## SUPPLIED TEXT:

Start of Block

In stealth dicing, a short pulsed laser forms a modified layer in a wafer with a tape expander being used to separate the MEMS component (FIGURE 8).

Fig 8 Diced Mems Component Disco
FIGURE 8. A component diced using DISCO's stealth dicing process.

Stealth dicing increases the number of components that can be obtained from a wafer because it is possible to make the necessary street width (cut width) narrower.

It is a dry process and suitable to for dicing MEMS that are vulnerable to pressure from liquids.

Additive manufacturing is another process where parts can be formed with no material loss.

SISMA S.p.A. displayed its Mysint 100 machine (FIGURE 9), a special-purpose 3D printer that uses laser metal fusion to create parts from metal powders and a CAD file.

Fig 9 Web2
FIGURE 9. SISMA's Mysint laser machine for additive manufacturing.

End of Block

## STORED DATA:
Start of Block

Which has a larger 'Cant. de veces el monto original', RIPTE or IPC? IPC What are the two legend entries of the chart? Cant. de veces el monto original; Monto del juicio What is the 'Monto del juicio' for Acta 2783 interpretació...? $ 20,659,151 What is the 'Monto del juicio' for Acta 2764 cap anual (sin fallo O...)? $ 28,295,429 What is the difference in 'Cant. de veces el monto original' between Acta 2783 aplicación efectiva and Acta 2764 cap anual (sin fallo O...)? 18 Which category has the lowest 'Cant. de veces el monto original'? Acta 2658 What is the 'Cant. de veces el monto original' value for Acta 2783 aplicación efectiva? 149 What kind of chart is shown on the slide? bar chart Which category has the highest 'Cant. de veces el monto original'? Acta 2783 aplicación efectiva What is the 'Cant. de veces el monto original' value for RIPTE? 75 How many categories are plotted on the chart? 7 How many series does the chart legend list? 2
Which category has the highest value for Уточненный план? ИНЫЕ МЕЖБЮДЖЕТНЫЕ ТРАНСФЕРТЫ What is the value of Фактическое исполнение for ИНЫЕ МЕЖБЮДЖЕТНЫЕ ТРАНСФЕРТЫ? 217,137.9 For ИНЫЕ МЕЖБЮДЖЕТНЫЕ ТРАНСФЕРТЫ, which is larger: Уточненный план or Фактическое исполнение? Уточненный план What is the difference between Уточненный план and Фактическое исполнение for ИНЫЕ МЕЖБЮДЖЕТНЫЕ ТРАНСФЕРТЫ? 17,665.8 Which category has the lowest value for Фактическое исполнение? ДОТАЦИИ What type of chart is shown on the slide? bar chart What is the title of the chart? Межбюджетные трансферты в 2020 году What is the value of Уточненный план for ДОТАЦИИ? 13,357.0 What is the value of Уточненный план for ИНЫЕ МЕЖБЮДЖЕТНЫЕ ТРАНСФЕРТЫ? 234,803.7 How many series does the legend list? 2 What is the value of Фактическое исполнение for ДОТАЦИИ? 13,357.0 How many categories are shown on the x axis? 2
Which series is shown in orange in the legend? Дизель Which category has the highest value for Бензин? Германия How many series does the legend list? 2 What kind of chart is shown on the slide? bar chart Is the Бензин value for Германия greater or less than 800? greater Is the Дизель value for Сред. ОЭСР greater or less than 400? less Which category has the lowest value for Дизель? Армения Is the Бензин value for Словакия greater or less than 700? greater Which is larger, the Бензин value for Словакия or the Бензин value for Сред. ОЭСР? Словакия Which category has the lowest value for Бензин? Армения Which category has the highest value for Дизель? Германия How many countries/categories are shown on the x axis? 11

End of Block

## ACTIVITY LIST:
**1)** From the passage on stealth dicing and additive manufacturing, list every manufacturing process it names.
**2)** Transcribe the passage on stealth dicing and additive manufacturing, beginning at the words "Fig 8 Diced" and stopping after "a CAD file.".

## RESPONSES TO THE EXERCISE:
**1)**
- Stealth dicing
- Additive manufacturing
- Laser metal fusion

**2)**
Fig 8 Diced Mems Component Disco
FIGURE 8. A component diced using DISCO's stealth dicing process.

Stealth dicing increases the number of components that can be obtained from a wafer because it is possible to make the necessary street width (cut width) narrower.

It is a dry process and suitable to for dicing MEMS that are vulnerable to pressure from liquids.

Additive manufacturing is another process where parts can be formed with no material loss.

SISMA S.p.A. displayed its Mysint 100 machine (FIGURE 9), a special-purpose 3D printer that uses laser metal fusion to create parts from metal powders and a CAD file.